The valve body 22 can be produced by press working of a plate of aluminum or aluminum alloy. Aluminum and aluminum alloys are preferable as the material of the valve body 22 because of their excellent flexibility.

The valve body 22 has a circular shape in plan view, and a central portion 22a and an outer peripheral portion 22b thereof are formed as thick portions with thicknesses Ta and Tb, respectively. On the other hand, an intermediate portion 22c connecting the central portion 22a and the outer peripheral portion 22b is formed in a thin-walled portion with a thickness Tc. The thickness Tc of the middle portion 22c is smaller than the thickness Ta of the central portion 22a and smaller than the thickness Tb of the outer peripheral portion 22b. In the valve body 22, the thickness Ta of the central portion 22a and the thickness Tb of the outer peripheral portion 22b may be the same or different.

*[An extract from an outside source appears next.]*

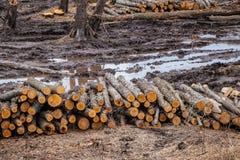 La tala de árboles prevista industrial en primavera, aliso fresco miente en la tierra entre los tocones fotos de archivo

It is preferable that the thickness Tc of the intermediate portion 22c be formed to a uniform thickness from the inner circumferential portion to the outer circumferential portion. The uniform thickness as described above has an advantage that the valve body 22 can be easily manufactured. However, the present invention is not limited to this, and the thickness Tc of the middle portion 22c may be formed so as to continuously decrease or increase from the inner circumferential portion to the outer circumferential portion.

The central portion 22a of the valve body 22 is formed to be a thick portion, so that the central portion 22a has a flat cylindrical shape and protrudes on the surface on the battery inner side. Since the central portion 22a is thus protruded, the connection between the valve body 22 and the metal plate 26 is facilitated, and a space for interposing the insulating plate 24 between the valve body 22 and the metal plate 26 is provided. Can be given.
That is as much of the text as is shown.